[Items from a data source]
# # # # # # #

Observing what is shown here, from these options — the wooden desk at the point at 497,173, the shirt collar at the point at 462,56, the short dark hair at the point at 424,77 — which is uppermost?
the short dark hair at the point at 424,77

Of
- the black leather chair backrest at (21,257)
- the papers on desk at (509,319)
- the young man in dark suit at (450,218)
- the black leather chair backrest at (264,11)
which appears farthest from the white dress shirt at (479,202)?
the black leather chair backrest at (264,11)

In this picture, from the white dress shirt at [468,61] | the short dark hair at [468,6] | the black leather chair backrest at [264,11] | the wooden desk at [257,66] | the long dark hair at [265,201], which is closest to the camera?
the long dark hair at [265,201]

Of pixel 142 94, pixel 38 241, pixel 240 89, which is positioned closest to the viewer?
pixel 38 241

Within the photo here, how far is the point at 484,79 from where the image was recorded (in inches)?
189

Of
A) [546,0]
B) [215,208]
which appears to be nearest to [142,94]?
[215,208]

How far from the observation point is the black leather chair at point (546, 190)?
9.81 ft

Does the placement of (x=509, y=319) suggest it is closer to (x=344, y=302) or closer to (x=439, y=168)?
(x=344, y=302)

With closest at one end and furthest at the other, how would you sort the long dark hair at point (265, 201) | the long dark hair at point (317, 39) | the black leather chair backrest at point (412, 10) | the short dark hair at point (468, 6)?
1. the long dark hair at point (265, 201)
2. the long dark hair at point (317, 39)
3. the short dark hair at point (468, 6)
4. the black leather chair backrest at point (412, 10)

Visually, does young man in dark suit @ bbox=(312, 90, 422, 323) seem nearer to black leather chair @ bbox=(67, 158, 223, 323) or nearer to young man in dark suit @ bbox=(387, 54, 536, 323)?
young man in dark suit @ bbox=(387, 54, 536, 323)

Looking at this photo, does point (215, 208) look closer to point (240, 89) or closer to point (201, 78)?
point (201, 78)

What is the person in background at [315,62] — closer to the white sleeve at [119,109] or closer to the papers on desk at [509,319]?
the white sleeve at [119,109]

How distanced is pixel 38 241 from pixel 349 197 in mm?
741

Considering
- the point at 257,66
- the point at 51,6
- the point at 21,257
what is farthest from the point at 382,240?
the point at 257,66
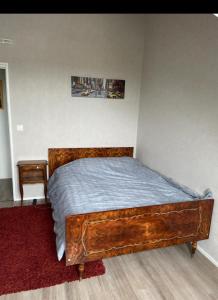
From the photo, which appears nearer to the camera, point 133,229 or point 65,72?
point 133,229

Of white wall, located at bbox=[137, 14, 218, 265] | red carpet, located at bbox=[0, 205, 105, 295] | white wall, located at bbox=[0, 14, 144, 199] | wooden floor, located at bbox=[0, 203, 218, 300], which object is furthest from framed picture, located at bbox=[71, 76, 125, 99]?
wooden floor, located at bbox=[0, 203, 218, 300]

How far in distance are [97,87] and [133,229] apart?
2.18m

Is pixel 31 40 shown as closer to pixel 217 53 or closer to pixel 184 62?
pixel 184 62

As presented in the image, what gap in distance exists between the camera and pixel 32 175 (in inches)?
123

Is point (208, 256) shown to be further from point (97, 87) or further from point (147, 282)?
point (97, 87)

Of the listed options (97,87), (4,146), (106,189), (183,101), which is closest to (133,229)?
(106,189)

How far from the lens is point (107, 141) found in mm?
3572

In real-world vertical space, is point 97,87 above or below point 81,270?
above

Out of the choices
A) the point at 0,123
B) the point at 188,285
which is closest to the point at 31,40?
the point at 0,123

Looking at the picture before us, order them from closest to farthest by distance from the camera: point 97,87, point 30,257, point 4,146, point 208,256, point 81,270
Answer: point 81,270 → point 30,257 → point 208,256 → point 97,87 → point 4,146

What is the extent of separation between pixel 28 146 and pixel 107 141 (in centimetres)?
121

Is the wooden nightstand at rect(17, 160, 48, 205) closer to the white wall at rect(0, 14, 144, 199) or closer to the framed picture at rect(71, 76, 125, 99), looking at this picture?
the white wall at rect(0, 14, 144, 199)

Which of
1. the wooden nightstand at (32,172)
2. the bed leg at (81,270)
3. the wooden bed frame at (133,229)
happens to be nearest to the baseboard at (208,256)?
the wooden bed frame at (133,229)

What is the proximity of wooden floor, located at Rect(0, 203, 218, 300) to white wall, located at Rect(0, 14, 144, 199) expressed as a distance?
181 cm
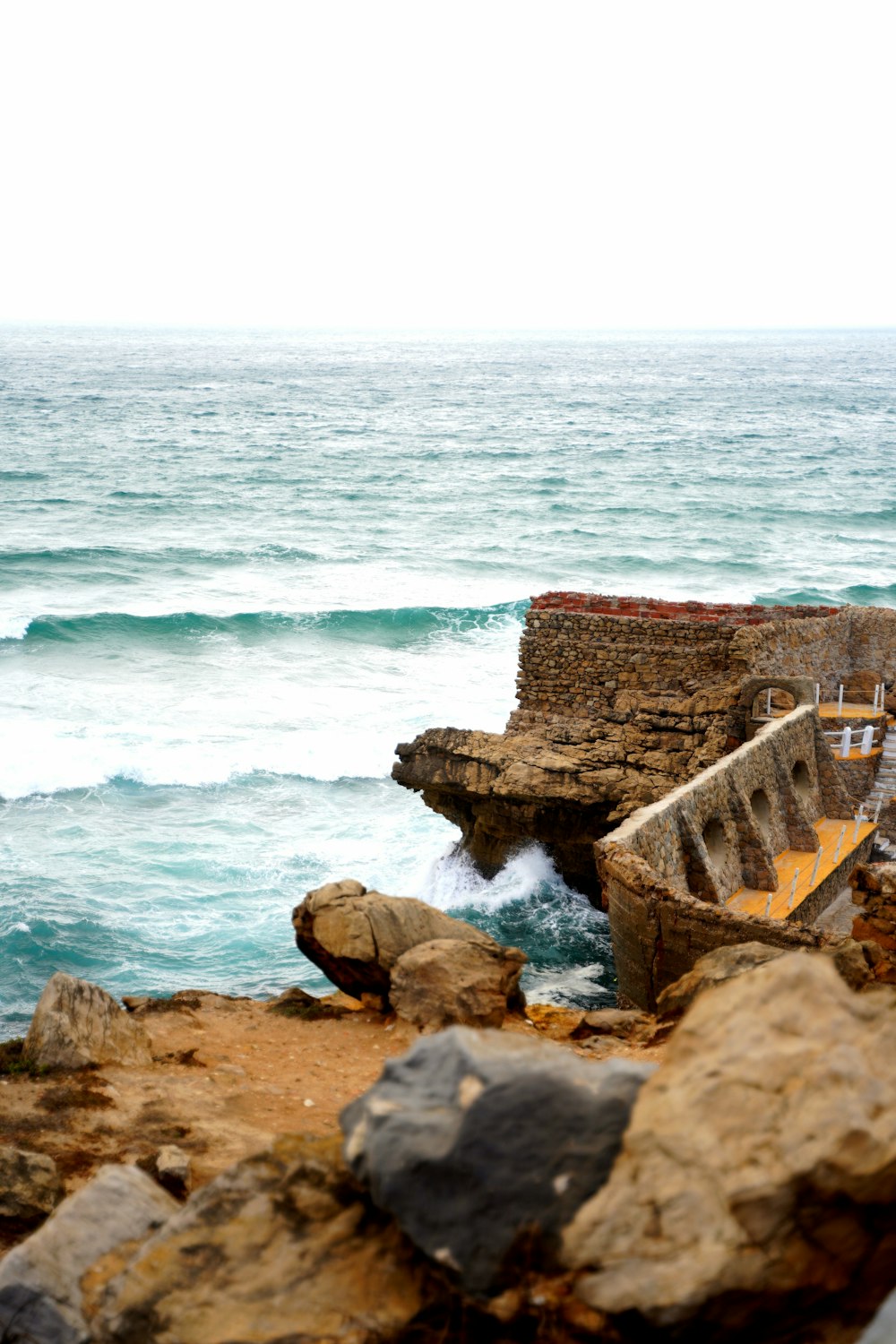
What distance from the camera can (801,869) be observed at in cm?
1563

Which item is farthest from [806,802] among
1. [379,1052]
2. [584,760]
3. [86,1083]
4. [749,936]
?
[86,1083]

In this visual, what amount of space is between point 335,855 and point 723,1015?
17491 millimetres

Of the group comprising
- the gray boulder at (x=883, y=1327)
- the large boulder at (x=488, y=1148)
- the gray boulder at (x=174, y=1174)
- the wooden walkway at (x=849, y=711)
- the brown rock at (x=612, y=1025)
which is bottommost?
the brown rock at (x=612, y=1025)

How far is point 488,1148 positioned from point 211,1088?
4.88m

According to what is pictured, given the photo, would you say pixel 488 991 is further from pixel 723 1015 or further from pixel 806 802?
pixel 806 802

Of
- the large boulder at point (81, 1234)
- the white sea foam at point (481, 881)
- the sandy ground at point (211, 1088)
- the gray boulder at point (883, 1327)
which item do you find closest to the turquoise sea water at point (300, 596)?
the white sea foam at point (481, 881)

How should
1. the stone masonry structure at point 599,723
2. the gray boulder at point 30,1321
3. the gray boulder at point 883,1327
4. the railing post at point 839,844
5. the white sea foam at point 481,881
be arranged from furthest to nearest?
1. the white sea foam at point 481,881
2. the stone masonry structure at point 599,723
3. the railing post at point 839,844
4. the gray boulder at point 30,1321
5. the gray boulder at point 883,1327

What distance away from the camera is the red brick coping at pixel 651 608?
58.3 feet

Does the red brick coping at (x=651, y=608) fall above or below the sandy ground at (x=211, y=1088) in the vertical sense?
above

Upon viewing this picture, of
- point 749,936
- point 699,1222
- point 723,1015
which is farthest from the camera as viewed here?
point 749,936

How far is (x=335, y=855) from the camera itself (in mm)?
21578

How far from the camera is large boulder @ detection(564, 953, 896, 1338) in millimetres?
3848

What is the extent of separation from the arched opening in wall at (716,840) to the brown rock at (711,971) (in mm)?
4258

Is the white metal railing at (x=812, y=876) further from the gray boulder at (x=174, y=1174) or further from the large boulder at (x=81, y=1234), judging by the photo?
the large boulder at (x=81, y=1234)
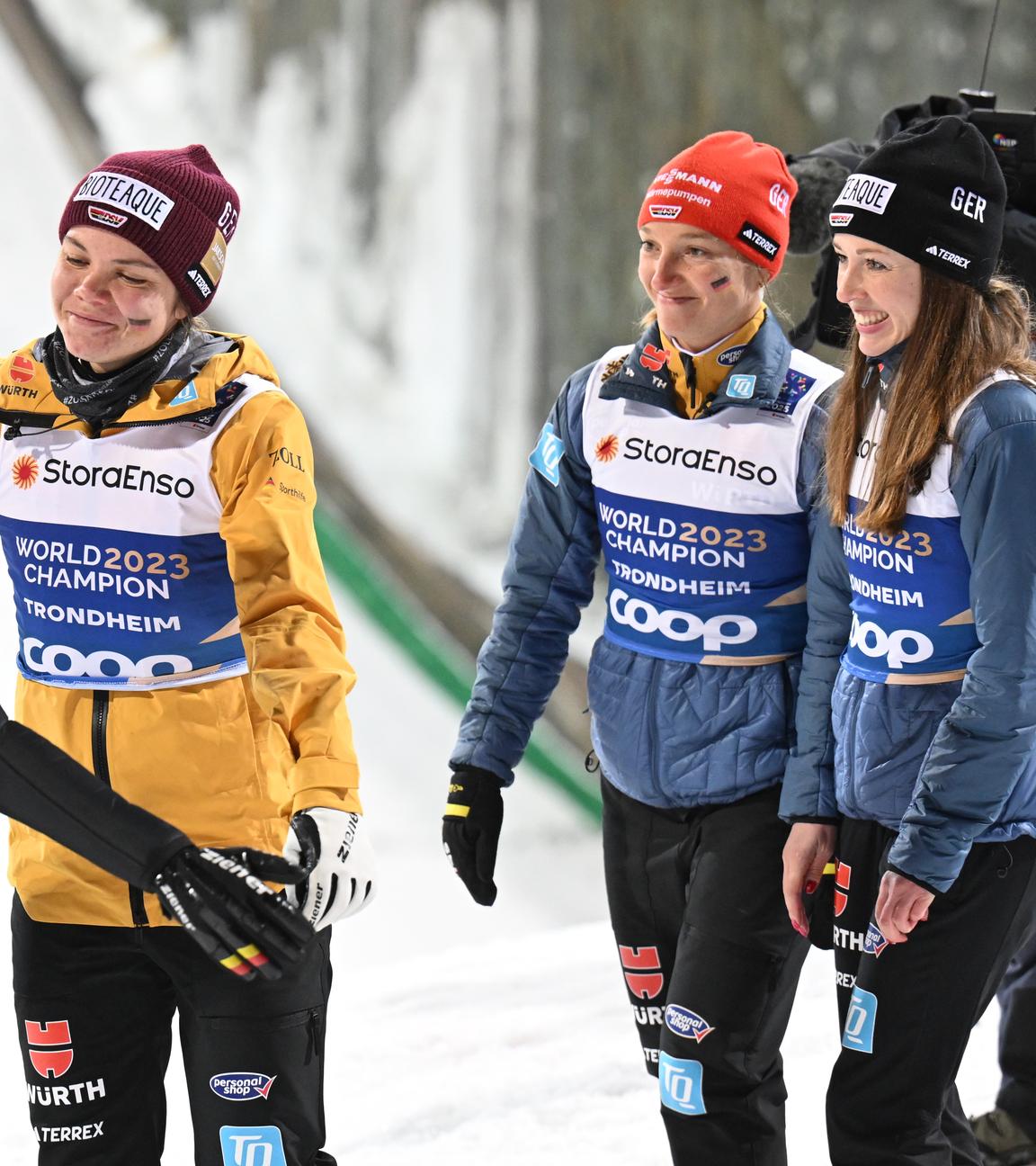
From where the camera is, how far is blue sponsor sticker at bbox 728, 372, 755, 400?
2301mm

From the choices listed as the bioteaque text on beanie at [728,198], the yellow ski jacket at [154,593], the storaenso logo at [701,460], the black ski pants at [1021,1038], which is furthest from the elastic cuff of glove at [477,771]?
the black ski pants at [1021,1038]

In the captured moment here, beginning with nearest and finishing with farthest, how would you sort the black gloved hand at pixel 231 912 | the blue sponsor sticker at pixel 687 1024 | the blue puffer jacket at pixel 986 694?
1. the black gloved hand at pixel 231 912
2. the blue puffer jacket at pixel 986 694
3. the blue sponsor sticker at pixel 687 1024

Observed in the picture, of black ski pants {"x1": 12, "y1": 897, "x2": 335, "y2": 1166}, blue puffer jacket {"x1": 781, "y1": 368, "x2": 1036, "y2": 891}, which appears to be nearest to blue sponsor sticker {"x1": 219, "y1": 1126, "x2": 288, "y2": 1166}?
black ski pants {"x1": 12, "y1": 897, "x2": 335, "y2": 1166}

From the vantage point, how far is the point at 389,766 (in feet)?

# # # # # # #

§ **WHAT YOU ARE ASKED TO DO**
Rewrite all of the records above, substituting "nearest" for each "closest" and keeping everything else the same. Omit the pictures from your answer.

§ **RESPONSE TO THIS TASK**
Observing what is shown here, from these options — the wooden desk at the point at 497,173, the shirt collar at the point at 462,56, the short dark hair at the point at 424,77 — which is uppermost?
the short dark hair at the point at 424,77

Of
- the black leather chair backrest at (21,257)
- the papers on desk at (509,319)
- the young man in dark suit at (450,218)
- the black leather chair backrest at (264,11)
which appears farthest from the white dress shirt at (479,202)?
the black leather chair backrest at (264,11)

In this picture, from the white dress shirt at [468,61] | the short dark hair at [468,6] | the black leather chair backrest at [264,11] | the wooden desk at [257,66] | the long dark hair at [265,201], which is nearest to the camera?
the long dark hair at [265,201]

Of pixel 142 94, pixel 38 241, pixel 240 89, which is positioned nearest to the viewer?
pixel 38 241

Within the photo here, how far is the point at 484,79 from where the image was recorded (in inches)?
189

Of
A) [546,0]
B) [215,208]
which appears to be nearest to [142,94]?
[215,208]

How far from the observation point is the black leather chair at point (546, 190)?
9.81 ft

Does the placement of (x=509, y=319) suggest it is closer to (x=344, y=302) or closer to (x=439, y=168)?
(x=344, y=302)

With nearest at one end and furthest at the other, how would you sort the long dark hair at point (265, 201) | the long dark hair at point (317, 39) | the black leather chair backrest at point (412, 10) | the short dark hair at point (468, 6)?
1. the long dark hair at point (265, 201)
2. the long dark hair at point (317, 39)
3. the short dark hair at point (468, 6)
4. the black leather chair backrest at point (412, 10)

Visually, does young man in dark suit @ bbox=(312, 90, 422, 323) seem nearer to black leather chair @ bbox=(67, 158, 223, 323) or nearer to young man in dark suit @ bbox=(387, 54, 536, 323)?
young man in dark suit @ bbox=(387, 54, 536, 323)

Looking at this photo, does point (215, 208) look closer to point (240, 89) or closer to point (201, 78)?
point (201, 78)

What is the person in background at [315,62] — closer to the white sleeve at [119,109] or closer to the papers on desk at [509,319]?
the white sleeve at [119,109]

How distanced is pixel 38 241 from pixel 349 197 in mm?
741

Considering
- the point at 257,66
- the point at 51,6
- the point at 21,257
what is farthest from the point at 382,240?
the point at 257,66
From the photo, which appears nearer to the camera, point 133,229 or point 65,72?
point 133,229

Of white wall, located at bbox=[137, 14, 218, 265] | red carpet, located at bbox=[0, 205, 105, 295] | white wall, located at bbox=[0, 14, 144, 199] | wooden floor, located at bbox=[0, 203, 218, 300], which object is furthest from framed picture, located at bbox=[71, 76, 125, 99]?
wooden floor, located at bbox=[0, 203, 218, 300]

How far in distance are [97,87] and [133,229] apart?
2.18m

Is pixel 31 40 shown as closer to pixel 217 53 or closer to pixel 184 62?
pixel 184 62

As presented in the image, what gap in distance exists between the camera and pixel 32 175 (in inches)?
123

Is point (208, 256) shown to be further from point (97, 87) or further from point (147, 282)?
point (97, 87)

Of the listed options (97,87), (4,146), (106,189), (183,101), which is nearest to (133,229)?
(106,189)

How far from the lens is point (107, 141) found in mm?
3572

In real-world vertical space, is point 97,87 above or below point 81,270?
above

Out of the choices
A) the point at 0,123
B) the point at 188,285
which is nearest to the point at 31,40?
the point at 0,123

Looking at the picture before us, order them from nearest to farthest by distance from the camera: point 97,87, point 30,257, point 4,146, point 208,256, point 81,270
Answer: point 81,270 → point 30,257 → point 208,256 → point 97,87 → point 4,146

What is the extent of separation between pixel 28 146 and pixel 107 141 (in centimetres)?
121

Is the wooden nightstand at rect(17, 160, 48, 205) closer to the white wall at rect(0, 14, 144, 199) or closer to the framed picture at rect(71, 76, 125, 99), looking at this picture?
the white wall at rect(0, 14, 144, 199)

Which of
1. the wooden nightstand at (32,172)
2. the bed leg at (81,270)
3. the wooden bed frame at (133,229)
happens to be nearest to the baseboard at (208,256)?
the wooden bed frame at (133,229)

What is the proximity of wooden floor, located at Rect(0, 203, 218, 300) to white wall, located at Rect(0, 14, 144, 199) expressed as a distance?
181 cm
What distance from the camera can (801,869) be observed at in cm?
1563

Which item is farthest from [806,802] among
1. [379,1052]
2. [584,760]
3. [86,1083]
4. [749,936]
?
[86,1083]

In this visual, what amount of space is between point 335,855 and point 723,1015?
17491 millimetres

Of the group comprising
- the gray boulder at (x=883, y=1327)
- the large boulder at (x=488, y=1148)
- the gray boulder at (x=174, y=1174)
- the wooden walkway at (x=849, y=711)
- the brown rock at (x=612, y=1025)
which is bottommost?
the brown rock at (x=612, y=1025)

How far is point 488,1148 positioned from point 211,1088?
4.88m

According to what is pictured, given the photo, would you say pixel 488 991 is further from pixel 723 1015 or further from pixel 806 802?
pixel 806 802

Of
- the large boulder at point (81, 1234)
- the white sea foam at point (481, 881)
- the sandy ground at point (211, 1088)
- the gray boulder at point (883, 1327)
which item do you find nearest to the turquoise sea water at point (300, 596)?
the white sea foam at point (481, 881)

How should
1. the stone masonry structure at point 599,723
2. the gray boulder at point 30,1321
3. the gray boulder at point 883,1327
4. the railing post at point 839,844
5. the white sea foam at point 481,881
be arranged from furthest to nearest?
1. the white sea foam at point 481,881
2. the stone masonry structure at point 599,723
3. the railing post at point 839,844
4. the gray boulder at point 30,1321
5. the gray boulder at point 883,1327

What distance away from the camera is the red brick coping at pixel 651 608?
58.3 feet

Does the red brick coping at (x=651, y=608) fall above or below the sandy ground at (x=211, y=1088) in the vertical sense?
above

Upon viewing this picture, of
- point 749,936
- point 699,1222
- point 723,1015
which is farthest from the camera as viewed here?
point 749,936

How far is (x=335, y=855) from the camera itself (in mm)?
21578

How far from the camera is large boulder @ detection(564, 953, 896, 1338) in millimetres?
3848

What is the extent of separation from the arched opening in wall at (716,840) to the brown rock at (711,971) (in mm)?
4258

Is the white metal railing at (x=812, y=876) further from the gray boulder at (x=174, y=1174) or further from the large boulder at (x=81, y=1234), judging by the photo?
the large boulder at (x=81, y=1234)
From where the camera is, how far is blue sponsor sticker at bbox 728, 372, 755, 400?
2301mm

From the choices listed as the bioteaque text on beanie at [728,198], the yellow ski jacket at [154,593], the storaenso logo at [701,460], the black ski pants at [1021,1038], which is furthest from the elastic cuff of glove at [477,771]?
the black ski pants at [1021,1038]

In the captured moment here, beginning with nearest and finishing with farthest, how would you sort the black gloved hand at pixel 231 912 | the blue sponsor sticker at pixel 687 1024 | the blue puffer jacket at pixel 986 694?
1. the black gloved hand at pixel 231 912
2. the blue puffer jacket at pixel 986 694
3. the blue sponsor sticker at pixel 687 1024

Observed in the picture, of black ski pants {"x1": 12, "y1": 897, "x2": 335, "y2": 1166}, blue puffer jacket {"x1": 781, "y1": 368, "x2": 1036, "y2": 891}, which appears to be nearest to blue sponsor sticker {"x1": 219, "y1": 1126, "x2": 288, "y2": 1166}?
black ski pants {"x1": 12, "y1": 897, "x2": 335, "y2": 1166}

From the vantage point, how far is the point at 389,766 (in feet)?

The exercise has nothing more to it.